Australia can reclaim a proposed Russian embassy site but will need to compensate the authoritarian state for cancelling its lease on the land.
In 2023, Australia quickly passed laws to cancel Russia's lease on a plot of land where it planned to build an embassy a few hundred metres from Parliament House in Canberra.
The government claimed the site could pose a threat to national security.
Russia described the cancellation of the 99-year lease, which was granted by the Australian government in 2008, as a hostile action amounting to "Russophobic hysteria".
It took the fight to the High Court, arguing the laws were unconstitutional and there was no evidence the embassy posed a national security threat.
The High Court on Wednesday ruled in the federal government's favour, finding the laws were valid.
However, it found Russia was entitled to compensation, with the government also required to pay half of Russia's legal costs.

Construction at the site stalled, but a Russian official squatted on the site to frustrate any Australian effort to reclaim it. Source: AAP / Mick Tsikas
ASIO provided 'specific advice' about site
Top lawyer Bret Walker SC, representing Russia, previously argued it was offensive to assume people would willingly give up their property without compensation because national security grounds were invoked.
He cited an army barracks as an example, saying the Commonwealth would be within its rights to acquire land around the structure to protect security, but would still be expected to pay the owners.
Solicitor-General Stephen Donaghue argued the government had the power and authority to make laws stripping the Russians of their lease.

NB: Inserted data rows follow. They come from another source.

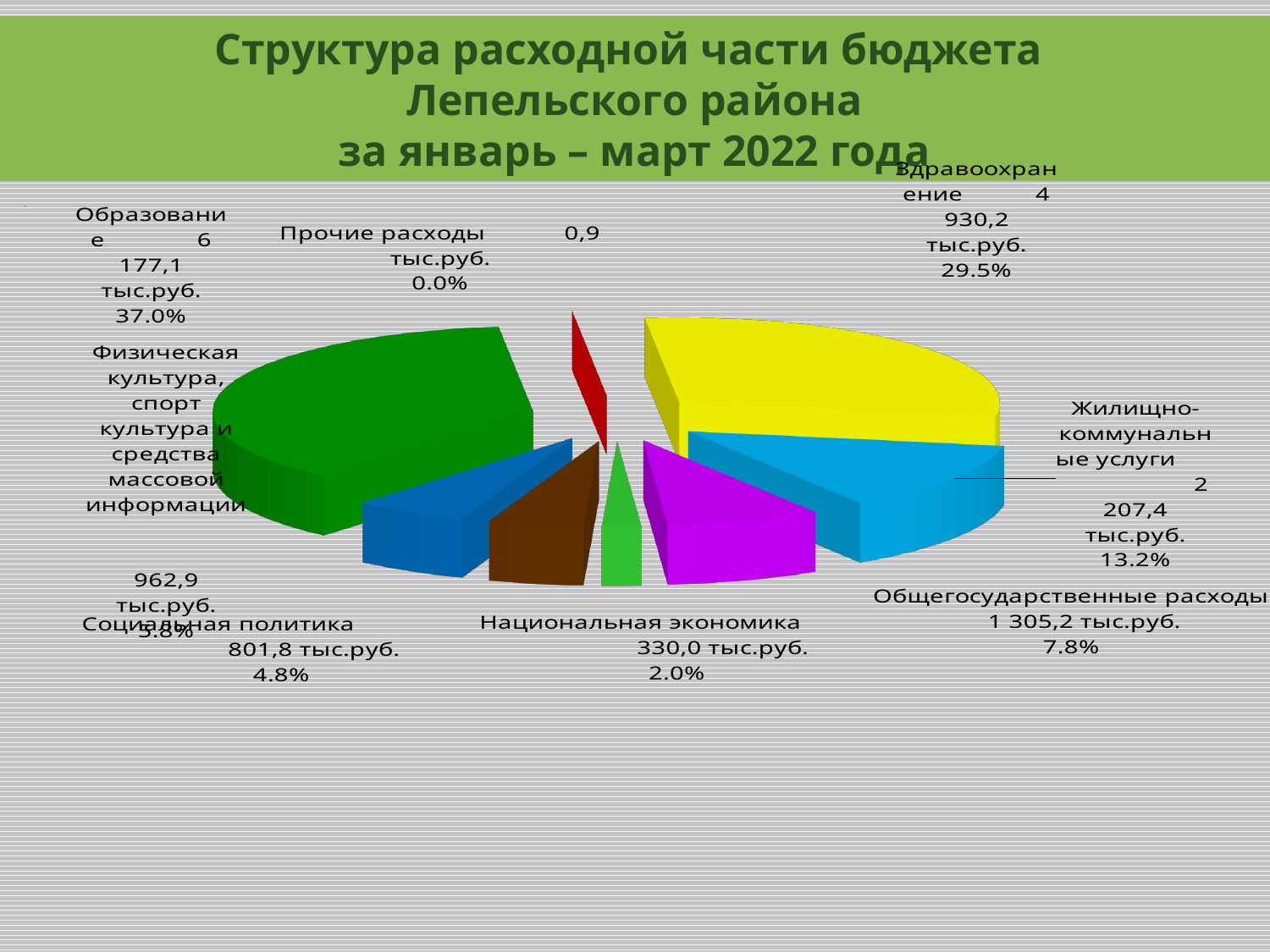
What percentage share does Жилищно-коммунальные услуги have? 13.2% Which is larger: the value for Социальная политика or the value for Национальная экономика? Социальная политика What is the difference in percentage points between the shares of Образование and Здравоохранение? 7.5 Which category has the largest share of the expenditure? Образование Which category has the smallest share of the expenditure? Прочие расходы What share of the budget expenditure does Образование account for? 37.0% What is the value for Здравоохранение in тыс.руб.? 4 930,2 тыс.руб. What is the value for Общегосударственные расходы? 1 305,2 тыс.руб. What kind of chart is shown on the slide? pie chart What is the value for Физическая культура, спорт, культура и средства массовой информации? 962,9 тыс.руб. What is the title of the chart on the slide? Структура расходной части бюджета Лепельского района за январь – март 2022 года How many categories (slices) does the pie chart show? 8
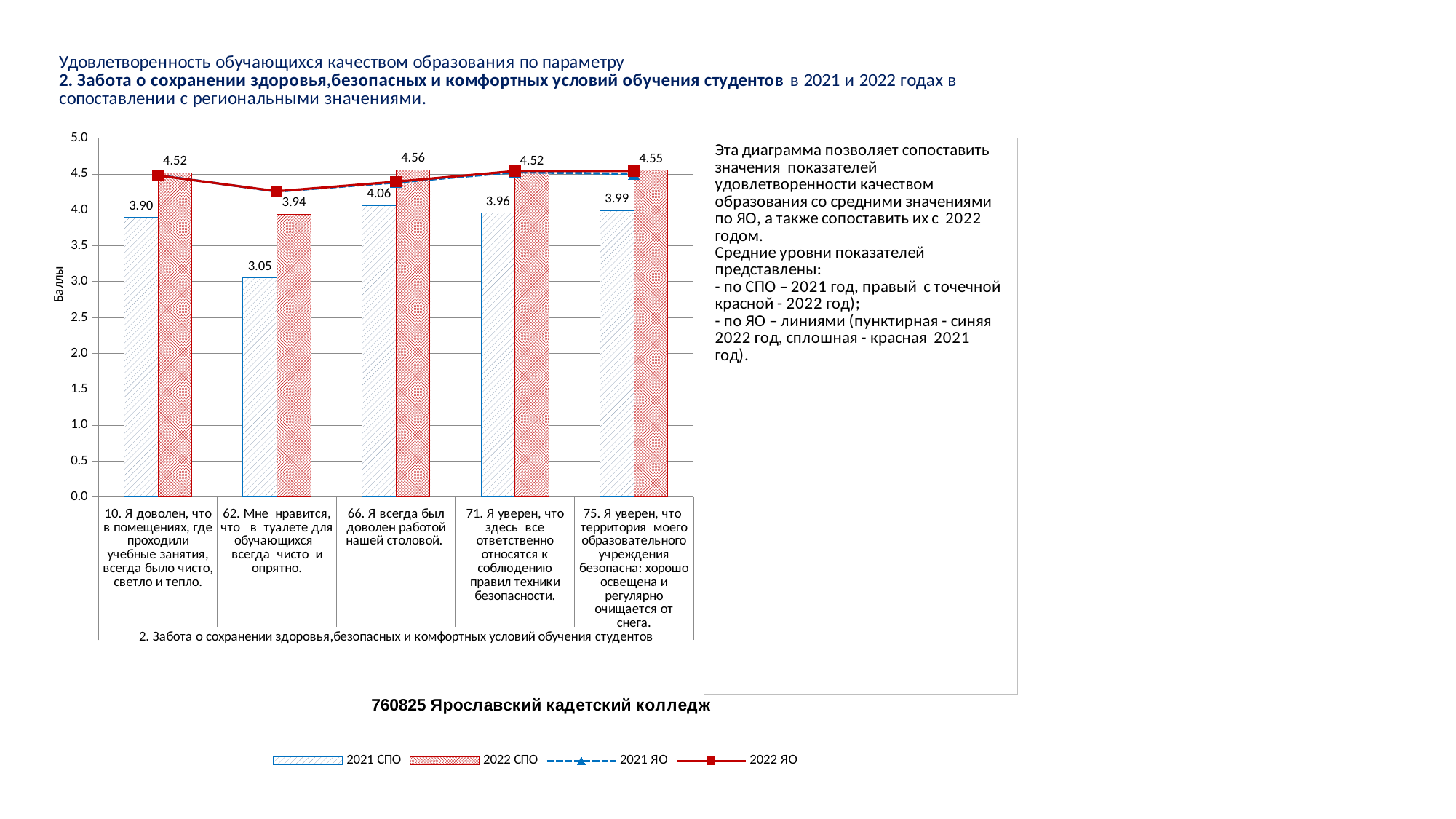
How many questions (categories) are shown on the x axis? 5 What is the 2022 СПО value for question 10 ("Я доволен, что в помещениях, где проходили учебные занятия, всегда было чисто, светло и тепло")? 4.52 What is the 2022 СПО value for question 66 ("Я всегда был доволен работой нашей столовой")? 4.56 Which question has the highest 2022 СПО value? 66. Я всегда был доволен работой нашей столовой. What is the 2021 СПО value for question 62 ("Мне нравится, что в туалете для обучающихся всегда чисто и опрятно")? 3.05 What is the difference between the 2022 СПО and 2021 СПО values for question 75? 0.56 Which question has the lowest 2021 СПО value? 62. Мне нравится, что в туалете для обучающихся всегда чисто и опрятно. How many series does the legend list? 4 What is the difference between the 2022 СПО and 2021 СПО values for question 62? 0.89 Which is larger for question 71: the 2021 СПО value or the 2022 СПО value? 2022 СПО What is the label of the vertical axis? Баллы Is the 2021 СПО value for question 62 greater or less than 3.5? less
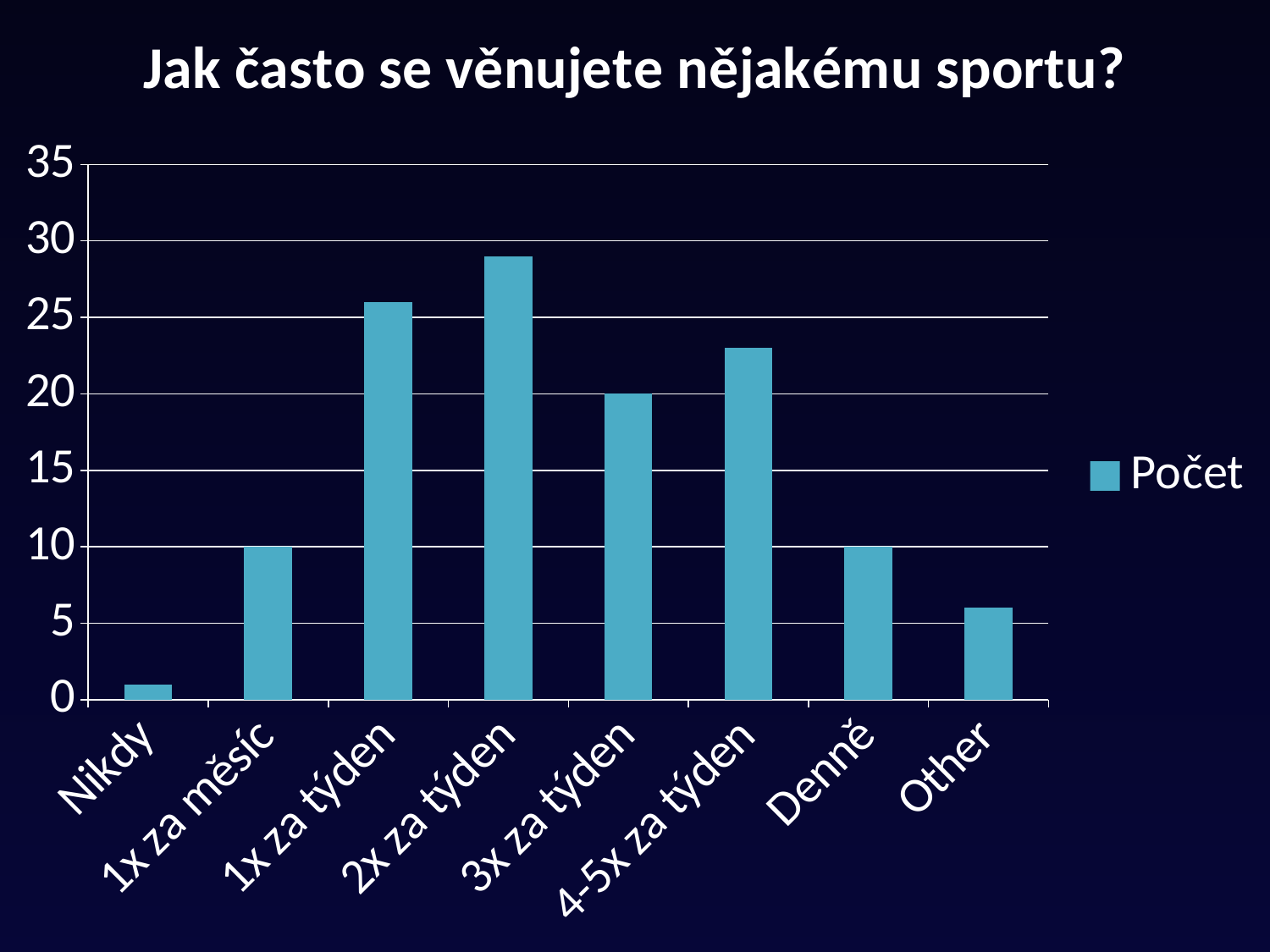
What is the value for 3x za týden? 20 Which is larger, the value for 4-5x za týden or the value for 3x za týden? 4-5x za týden Which category has the lowest value? Nikdy What is the difference between the values for 3x za týden and Denně? 10 What kind of chart is shown on the slide? bar chart What is the value for Denně? 10 How many categories are shown on the x axis? 8 How many series does the legend list? 1 What is the title of the chart? Jak často se věnujete nějakému sportu? Which category has the highest value? 2x za týden Is the value for 1x za týden greater or less than 25? greater Is the value for Other greater or less than 10? less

The Commonwealth also relied on "specific advice" about the nature of the construction that was planned and the capacity the site's location would provide the Russian mission.
The advice from ASIO was not detailed in court due to public interest immunity protections.
Compensation should not be paid to a nation "for problems they cause themselves", Donaghue told the High Court previously.
Walker said it was "really disturbing" to propose the taking of land without compensation on preemptive national security grounds where no explicit threat had been proven.
He said such a precedent was absurd and would mean "everyone is to be regarded, until proven otherwise, a terrorist threat".